* What to produce
In the data below, count how many lines contain "sodar" and give that number by itself.

(Stored data)

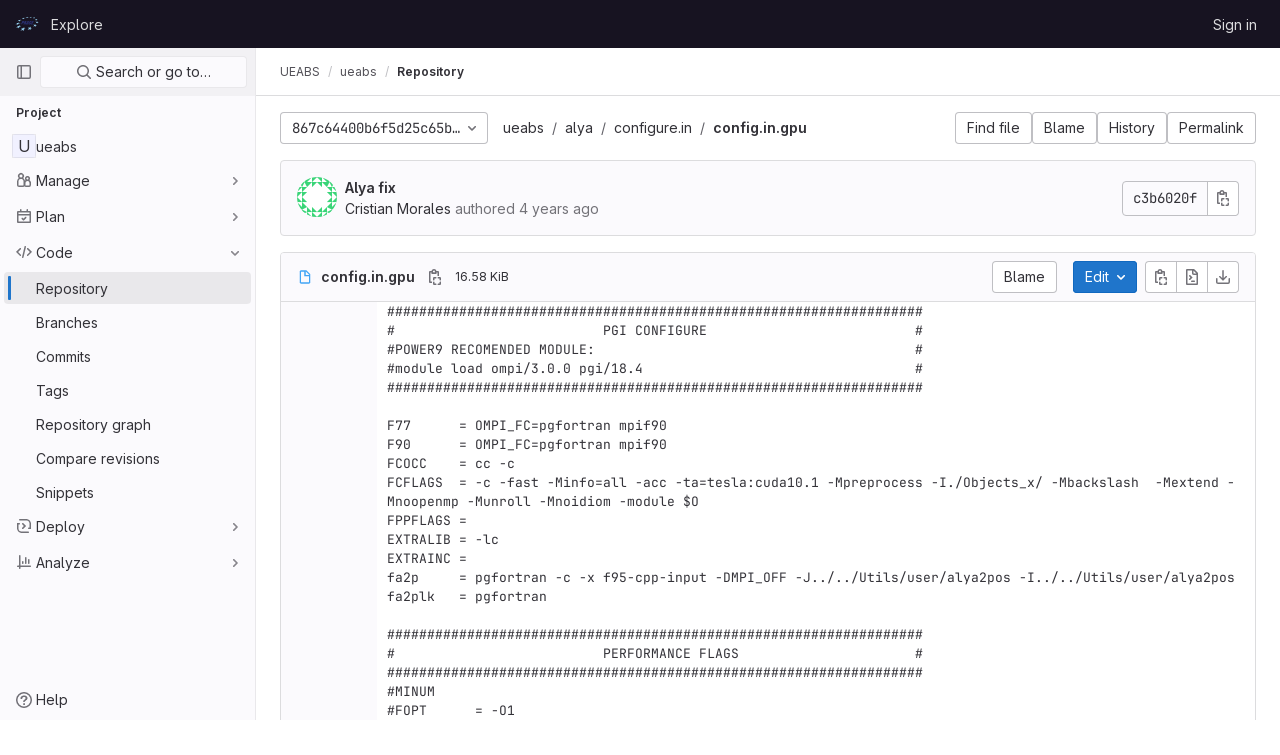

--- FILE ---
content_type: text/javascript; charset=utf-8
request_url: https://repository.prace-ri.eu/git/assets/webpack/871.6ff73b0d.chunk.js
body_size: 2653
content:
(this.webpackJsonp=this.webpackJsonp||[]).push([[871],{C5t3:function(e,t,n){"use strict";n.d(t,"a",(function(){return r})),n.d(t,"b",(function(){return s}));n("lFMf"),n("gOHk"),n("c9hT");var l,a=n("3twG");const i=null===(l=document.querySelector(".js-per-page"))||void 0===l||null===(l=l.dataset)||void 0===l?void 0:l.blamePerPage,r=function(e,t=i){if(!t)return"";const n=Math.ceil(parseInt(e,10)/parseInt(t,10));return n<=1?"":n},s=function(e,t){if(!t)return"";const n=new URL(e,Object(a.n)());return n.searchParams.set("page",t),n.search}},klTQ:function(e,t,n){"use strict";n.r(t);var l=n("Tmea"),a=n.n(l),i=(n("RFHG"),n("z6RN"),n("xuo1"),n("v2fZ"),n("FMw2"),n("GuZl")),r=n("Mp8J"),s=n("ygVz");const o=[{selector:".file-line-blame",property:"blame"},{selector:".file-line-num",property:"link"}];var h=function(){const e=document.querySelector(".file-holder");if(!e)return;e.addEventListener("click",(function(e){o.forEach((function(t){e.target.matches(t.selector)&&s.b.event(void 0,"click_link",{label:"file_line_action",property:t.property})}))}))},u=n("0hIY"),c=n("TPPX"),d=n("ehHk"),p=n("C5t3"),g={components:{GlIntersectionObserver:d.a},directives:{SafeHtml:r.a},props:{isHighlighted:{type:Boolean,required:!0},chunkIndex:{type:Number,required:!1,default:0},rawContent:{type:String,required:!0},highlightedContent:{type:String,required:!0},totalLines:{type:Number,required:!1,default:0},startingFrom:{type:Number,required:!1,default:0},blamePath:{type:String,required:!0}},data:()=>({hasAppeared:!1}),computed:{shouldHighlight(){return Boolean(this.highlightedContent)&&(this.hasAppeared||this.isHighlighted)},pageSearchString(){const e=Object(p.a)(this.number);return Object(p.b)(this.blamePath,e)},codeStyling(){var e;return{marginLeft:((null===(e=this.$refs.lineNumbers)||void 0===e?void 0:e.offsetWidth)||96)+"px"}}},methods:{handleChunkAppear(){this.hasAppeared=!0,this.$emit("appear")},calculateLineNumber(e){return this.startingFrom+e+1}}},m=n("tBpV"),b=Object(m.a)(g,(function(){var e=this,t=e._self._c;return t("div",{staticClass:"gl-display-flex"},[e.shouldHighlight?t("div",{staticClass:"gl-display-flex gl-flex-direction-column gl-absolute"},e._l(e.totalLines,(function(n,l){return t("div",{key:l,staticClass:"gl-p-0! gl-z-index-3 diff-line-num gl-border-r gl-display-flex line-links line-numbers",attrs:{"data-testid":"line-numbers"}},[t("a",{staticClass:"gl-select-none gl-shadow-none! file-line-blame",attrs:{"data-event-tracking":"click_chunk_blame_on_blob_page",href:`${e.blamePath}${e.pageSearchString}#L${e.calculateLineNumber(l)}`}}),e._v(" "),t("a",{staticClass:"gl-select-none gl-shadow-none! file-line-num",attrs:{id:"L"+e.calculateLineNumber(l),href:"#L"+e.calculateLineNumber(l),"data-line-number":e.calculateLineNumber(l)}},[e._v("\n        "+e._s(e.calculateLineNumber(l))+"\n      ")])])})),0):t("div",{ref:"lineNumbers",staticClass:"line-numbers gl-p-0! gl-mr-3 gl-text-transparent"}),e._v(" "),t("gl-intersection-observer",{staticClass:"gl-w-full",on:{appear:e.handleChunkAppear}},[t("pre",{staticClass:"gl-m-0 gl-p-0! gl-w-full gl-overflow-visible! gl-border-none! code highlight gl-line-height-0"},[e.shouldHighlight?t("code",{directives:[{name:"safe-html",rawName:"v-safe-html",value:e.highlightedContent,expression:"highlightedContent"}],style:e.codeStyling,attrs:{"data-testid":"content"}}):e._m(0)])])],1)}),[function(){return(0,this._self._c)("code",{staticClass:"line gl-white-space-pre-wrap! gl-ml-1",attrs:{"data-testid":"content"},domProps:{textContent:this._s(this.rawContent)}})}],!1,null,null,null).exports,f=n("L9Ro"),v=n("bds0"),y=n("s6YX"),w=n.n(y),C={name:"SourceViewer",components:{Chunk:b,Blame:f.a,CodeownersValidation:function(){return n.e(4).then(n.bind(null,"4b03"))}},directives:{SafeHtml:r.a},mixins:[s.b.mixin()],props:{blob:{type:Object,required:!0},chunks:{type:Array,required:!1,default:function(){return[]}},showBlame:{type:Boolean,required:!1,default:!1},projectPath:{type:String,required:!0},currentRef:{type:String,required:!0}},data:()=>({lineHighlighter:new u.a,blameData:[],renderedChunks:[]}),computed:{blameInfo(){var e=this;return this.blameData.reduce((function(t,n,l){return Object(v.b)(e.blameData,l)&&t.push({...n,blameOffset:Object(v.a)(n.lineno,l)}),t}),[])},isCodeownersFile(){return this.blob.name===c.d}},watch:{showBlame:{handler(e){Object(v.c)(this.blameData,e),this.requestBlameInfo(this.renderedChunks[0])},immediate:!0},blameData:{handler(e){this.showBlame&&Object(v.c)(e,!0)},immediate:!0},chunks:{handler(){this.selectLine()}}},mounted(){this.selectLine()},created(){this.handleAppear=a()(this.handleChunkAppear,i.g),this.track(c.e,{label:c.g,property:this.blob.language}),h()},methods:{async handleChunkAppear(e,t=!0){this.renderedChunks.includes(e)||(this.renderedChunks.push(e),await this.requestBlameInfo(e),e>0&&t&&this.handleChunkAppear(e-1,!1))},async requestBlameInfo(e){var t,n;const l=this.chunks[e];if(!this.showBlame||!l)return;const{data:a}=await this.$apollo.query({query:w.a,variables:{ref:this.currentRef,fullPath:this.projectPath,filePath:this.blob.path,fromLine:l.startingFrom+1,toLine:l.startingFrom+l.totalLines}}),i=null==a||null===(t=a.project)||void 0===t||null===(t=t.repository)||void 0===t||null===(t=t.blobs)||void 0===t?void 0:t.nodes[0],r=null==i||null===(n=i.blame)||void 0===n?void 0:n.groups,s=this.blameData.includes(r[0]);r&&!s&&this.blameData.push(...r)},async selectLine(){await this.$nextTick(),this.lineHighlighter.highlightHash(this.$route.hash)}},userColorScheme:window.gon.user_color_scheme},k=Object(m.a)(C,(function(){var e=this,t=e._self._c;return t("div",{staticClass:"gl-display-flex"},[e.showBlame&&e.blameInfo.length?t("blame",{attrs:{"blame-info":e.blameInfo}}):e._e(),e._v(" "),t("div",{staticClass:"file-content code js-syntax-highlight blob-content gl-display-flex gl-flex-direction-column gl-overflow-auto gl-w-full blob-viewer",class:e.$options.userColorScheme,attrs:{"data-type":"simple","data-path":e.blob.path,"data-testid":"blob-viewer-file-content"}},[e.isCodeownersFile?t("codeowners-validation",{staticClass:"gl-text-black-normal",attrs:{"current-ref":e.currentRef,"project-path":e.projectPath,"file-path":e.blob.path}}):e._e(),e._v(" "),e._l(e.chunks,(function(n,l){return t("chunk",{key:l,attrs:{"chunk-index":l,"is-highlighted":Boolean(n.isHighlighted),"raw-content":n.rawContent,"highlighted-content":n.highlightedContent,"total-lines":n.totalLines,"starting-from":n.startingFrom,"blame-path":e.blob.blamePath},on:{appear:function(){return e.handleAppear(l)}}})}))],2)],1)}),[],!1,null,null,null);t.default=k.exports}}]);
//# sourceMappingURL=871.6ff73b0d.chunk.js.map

(End Stored data)
(Stored data)

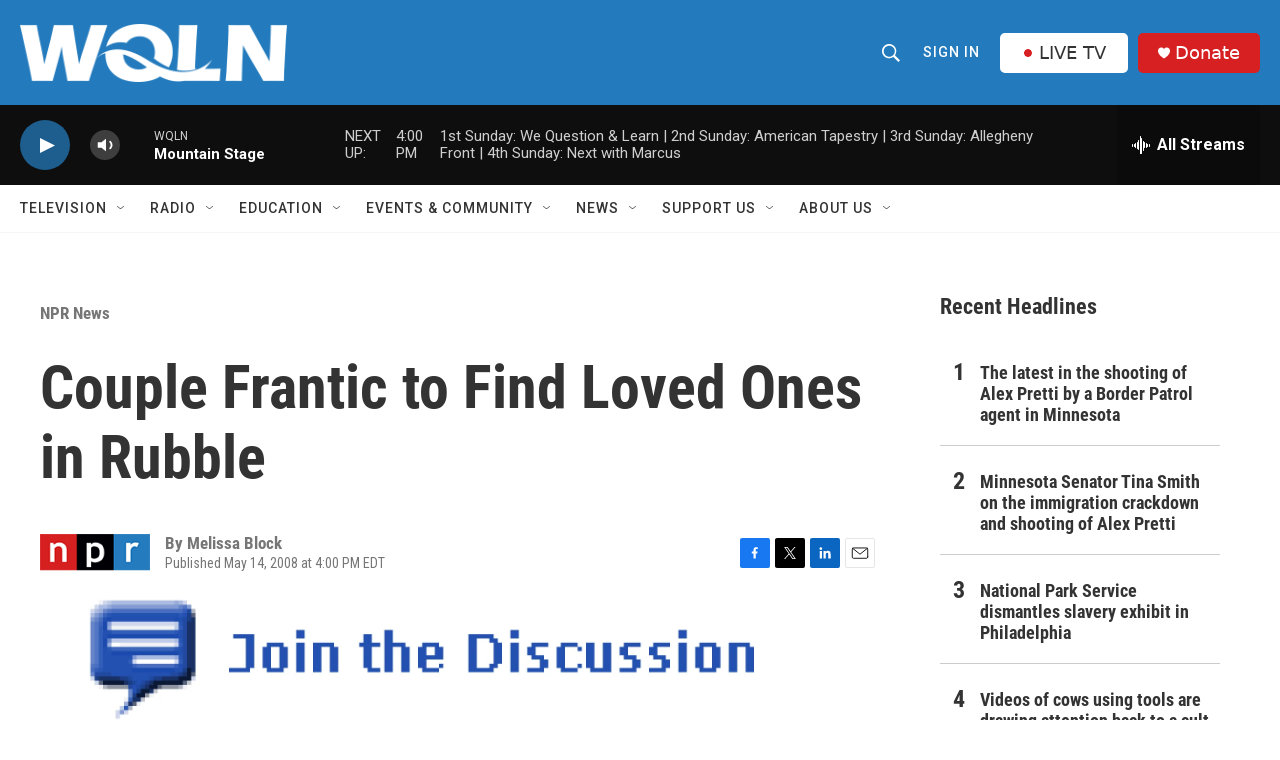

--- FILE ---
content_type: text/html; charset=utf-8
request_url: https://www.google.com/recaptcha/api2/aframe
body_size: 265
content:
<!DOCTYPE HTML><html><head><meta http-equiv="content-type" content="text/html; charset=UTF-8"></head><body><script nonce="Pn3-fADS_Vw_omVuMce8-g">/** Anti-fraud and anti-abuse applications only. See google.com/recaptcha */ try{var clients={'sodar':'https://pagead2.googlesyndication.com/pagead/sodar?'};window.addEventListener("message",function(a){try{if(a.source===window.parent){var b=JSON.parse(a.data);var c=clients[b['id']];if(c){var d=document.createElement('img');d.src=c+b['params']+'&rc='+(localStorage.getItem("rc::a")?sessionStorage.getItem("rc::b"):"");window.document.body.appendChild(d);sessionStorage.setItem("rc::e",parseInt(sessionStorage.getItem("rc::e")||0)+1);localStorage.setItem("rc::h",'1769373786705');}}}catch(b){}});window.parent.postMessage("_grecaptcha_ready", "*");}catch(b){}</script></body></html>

(End Stored data)
(Stored data)

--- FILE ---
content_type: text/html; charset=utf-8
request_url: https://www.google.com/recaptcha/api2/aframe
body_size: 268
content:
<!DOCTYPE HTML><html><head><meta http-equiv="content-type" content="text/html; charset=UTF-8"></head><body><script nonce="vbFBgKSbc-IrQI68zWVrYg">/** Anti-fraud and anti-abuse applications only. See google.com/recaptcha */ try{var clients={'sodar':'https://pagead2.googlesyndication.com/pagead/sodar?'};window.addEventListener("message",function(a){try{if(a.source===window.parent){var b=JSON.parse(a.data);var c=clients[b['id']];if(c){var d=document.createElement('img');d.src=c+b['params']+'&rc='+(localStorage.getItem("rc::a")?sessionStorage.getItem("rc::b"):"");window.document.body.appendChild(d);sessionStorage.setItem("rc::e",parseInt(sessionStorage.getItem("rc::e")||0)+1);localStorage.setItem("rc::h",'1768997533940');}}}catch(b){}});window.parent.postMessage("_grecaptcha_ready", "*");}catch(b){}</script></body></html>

(End Stored data)

* Answer box
2